La Cour européenne des droits de l'homme juge que la condamnation pour apologie de crimes d'atteintes volontaires à la vie, par les juridictions pénales françaises, d'un homme ayant offert à son neveu un tee-shirt portant les inscriptions « Je suis une bombe ! » et « Jihad, né le 11 septembre », n'a pas violé l'article 10 de la Convention. Tenant compte du contexte général dans lequel s'inscrivait le message, la Cour conclut que les motifs retenus par les juridictions internes pour condamner le requérant, reposant sur la lutte contre l'apologie de la violence de masse, apparaissent pertinents et suffisants pour justifier l'ingérence litigieuse.
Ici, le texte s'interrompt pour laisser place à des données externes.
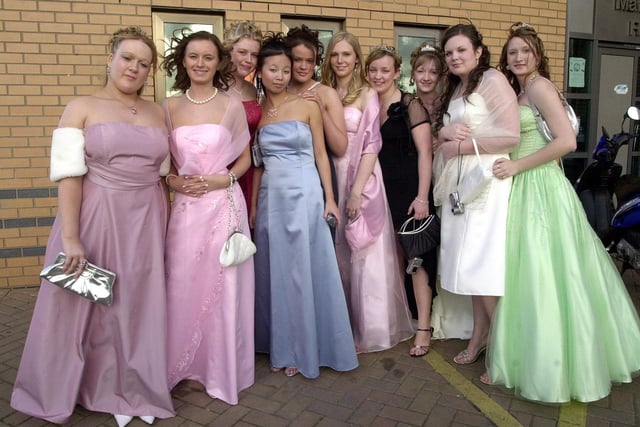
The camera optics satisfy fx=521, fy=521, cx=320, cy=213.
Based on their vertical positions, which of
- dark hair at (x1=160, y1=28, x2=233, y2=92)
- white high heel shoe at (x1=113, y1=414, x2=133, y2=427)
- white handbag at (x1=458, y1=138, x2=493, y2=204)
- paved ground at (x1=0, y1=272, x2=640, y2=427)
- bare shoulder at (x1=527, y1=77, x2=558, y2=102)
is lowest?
paved ground at (x1=0, y1=272, x2=640, y2=427)

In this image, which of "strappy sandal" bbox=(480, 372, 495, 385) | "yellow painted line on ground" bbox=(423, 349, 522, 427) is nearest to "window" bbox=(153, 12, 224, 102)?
"yellow painted line on ground" bbox=(423, 349, 522, 427)

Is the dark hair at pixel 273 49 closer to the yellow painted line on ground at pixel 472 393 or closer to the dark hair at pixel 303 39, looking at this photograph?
the dark hair at pixel 303 39

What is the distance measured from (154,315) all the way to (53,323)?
518mm

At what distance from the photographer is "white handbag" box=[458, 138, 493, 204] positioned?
3090 mm

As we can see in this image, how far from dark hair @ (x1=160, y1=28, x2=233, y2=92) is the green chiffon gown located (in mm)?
1867

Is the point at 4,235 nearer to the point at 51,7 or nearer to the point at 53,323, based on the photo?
the point at 51,7

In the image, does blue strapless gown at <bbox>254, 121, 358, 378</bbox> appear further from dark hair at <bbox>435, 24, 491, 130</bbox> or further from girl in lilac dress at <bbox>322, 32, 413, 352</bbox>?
dark hair at <bbox>435, 24, 491, 130</bbox>

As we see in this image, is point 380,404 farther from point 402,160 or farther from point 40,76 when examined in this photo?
point 40,76

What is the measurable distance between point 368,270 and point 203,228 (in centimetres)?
121

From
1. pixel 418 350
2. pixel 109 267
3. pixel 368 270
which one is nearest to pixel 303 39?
pixel 368 270

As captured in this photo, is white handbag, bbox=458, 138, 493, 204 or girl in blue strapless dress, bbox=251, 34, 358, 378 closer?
white handbag, bbox=458, 138, 493, 204

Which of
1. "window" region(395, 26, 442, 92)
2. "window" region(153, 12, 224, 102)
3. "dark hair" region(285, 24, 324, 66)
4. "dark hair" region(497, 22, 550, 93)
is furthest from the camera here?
"window" region(395, 26, 442, 92)

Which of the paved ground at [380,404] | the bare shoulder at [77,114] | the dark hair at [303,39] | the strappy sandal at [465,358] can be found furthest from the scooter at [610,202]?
the bare shoulder at [77,114]

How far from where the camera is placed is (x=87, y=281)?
2.68 meters
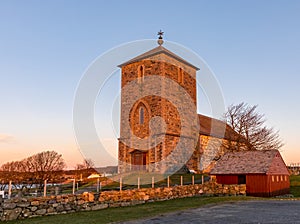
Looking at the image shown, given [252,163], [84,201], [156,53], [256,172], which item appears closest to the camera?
[84,201]

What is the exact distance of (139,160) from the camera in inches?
1403

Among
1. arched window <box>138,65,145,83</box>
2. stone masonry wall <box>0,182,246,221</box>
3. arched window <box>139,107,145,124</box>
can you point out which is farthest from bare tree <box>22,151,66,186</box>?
stone masonry wall <box>0,182,246,221</box>

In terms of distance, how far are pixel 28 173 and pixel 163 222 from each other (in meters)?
24.1

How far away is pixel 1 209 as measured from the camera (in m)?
13.1

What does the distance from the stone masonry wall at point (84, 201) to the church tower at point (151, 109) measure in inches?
450

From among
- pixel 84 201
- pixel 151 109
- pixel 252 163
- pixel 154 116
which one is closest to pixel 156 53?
pixel 151 109

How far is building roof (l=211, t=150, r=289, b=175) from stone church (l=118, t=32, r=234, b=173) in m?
6.96

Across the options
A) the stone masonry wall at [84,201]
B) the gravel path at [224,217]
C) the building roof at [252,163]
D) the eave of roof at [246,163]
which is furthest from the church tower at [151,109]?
the gravel path at [224,217]

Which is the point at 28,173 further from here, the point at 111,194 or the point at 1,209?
the point at 1,209

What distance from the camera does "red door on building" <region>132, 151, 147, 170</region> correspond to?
1393 inches

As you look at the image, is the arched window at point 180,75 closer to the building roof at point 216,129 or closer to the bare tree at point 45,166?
the building roof at point 216,129

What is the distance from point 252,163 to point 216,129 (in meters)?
18.2

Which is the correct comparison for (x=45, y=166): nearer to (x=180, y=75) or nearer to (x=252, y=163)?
(x=180, y=75)

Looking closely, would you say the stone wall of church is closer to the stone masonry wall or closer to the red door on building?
the red door on building
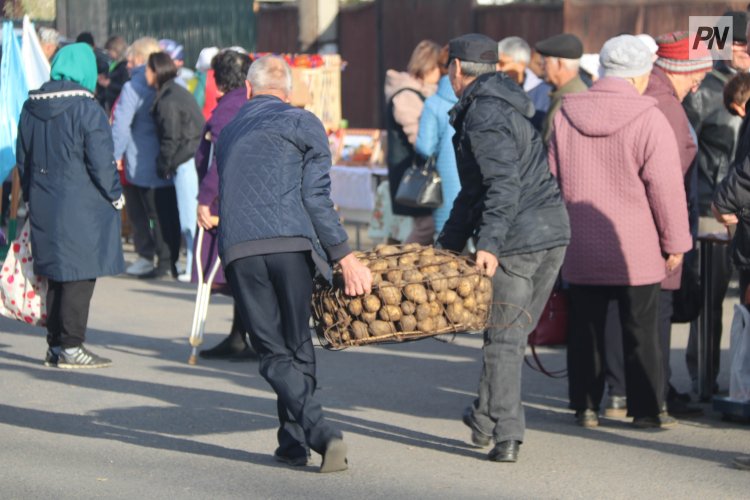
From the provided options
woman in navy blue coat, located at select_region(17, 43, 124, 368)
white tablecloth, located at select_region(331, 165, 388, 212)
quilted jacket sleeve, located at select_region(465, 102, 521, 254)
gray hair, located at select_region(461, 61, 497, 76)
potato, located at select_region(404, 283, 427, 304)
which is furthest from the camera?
white tablecloth, located at select_region(331, 165, 388, 212)

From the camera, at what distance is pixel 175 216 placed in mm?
13719

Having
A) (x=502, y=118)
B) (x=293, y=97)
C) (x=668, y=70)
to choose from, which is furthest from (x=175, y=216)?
(x=502, y=118)

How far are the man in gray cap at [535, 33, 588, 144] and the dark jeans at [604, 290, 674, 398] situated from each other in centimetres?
183

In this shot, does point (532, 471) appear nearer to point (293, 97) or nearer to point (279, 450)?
point (279, 450)

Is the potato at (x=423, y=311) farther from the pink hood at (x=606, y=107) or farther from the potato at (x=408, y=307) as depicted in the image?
the pink hood at (x=606, y=107)

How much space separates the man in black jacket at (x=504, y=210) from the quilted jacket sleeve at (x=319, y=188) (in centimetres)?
67

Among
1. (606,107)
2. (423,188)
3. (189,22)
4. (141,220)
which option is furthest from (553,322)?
(189,22)

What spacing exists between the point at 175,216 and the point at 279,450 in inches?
281

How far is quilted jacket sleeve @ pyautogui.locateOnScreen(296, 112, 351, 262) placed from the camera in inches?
250

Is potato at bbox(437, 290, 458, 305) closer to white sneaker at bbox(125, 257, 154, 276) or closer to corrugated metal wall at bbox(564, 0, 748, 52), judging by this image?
white sneaker at bbox(125, 257, 154, 276)

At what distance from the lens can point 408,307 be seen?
6.23m

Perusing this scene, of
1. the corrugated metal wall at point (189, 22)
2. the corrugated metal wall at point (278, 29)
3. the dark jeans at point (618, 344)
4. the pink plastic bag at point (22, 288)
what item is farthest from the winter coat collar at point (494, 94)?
the corrugated metal wall at point (278, 29)

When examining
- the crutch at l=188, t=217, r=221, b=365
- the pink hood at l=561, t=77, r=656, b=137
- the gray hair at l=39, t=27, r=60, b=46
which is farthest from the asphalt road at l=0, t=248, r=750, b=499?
the gray hair at l=39, t=27, r=60, b=46

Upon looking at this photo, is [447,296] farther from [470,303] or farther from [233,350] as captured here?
[233,350]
Le présent arrêt est rendu à quelques jours du 20e anniversaire des attentats du 11 septembre 2001, aujourd'hui perçus comme le triste symbole du basculement des sociétés occidentales dans un climat de menace terroriste permanente. Il est également rendu dans une affaire dont on n'aurait pas soupçonné qu'elle atteigne un jour les couloirs strasbourgeois. À ce titre, un auteur spécialiste du droit de la presse débutait son commentaire de l'arrêt rendu en l'espèce par la chambre ...
Cour européenne des droits de l'homme, 2 septembre 2021, Z.B. c/ France
Thomas Besse
Maître de conférences en droit privé et sciences criminelles, université de ...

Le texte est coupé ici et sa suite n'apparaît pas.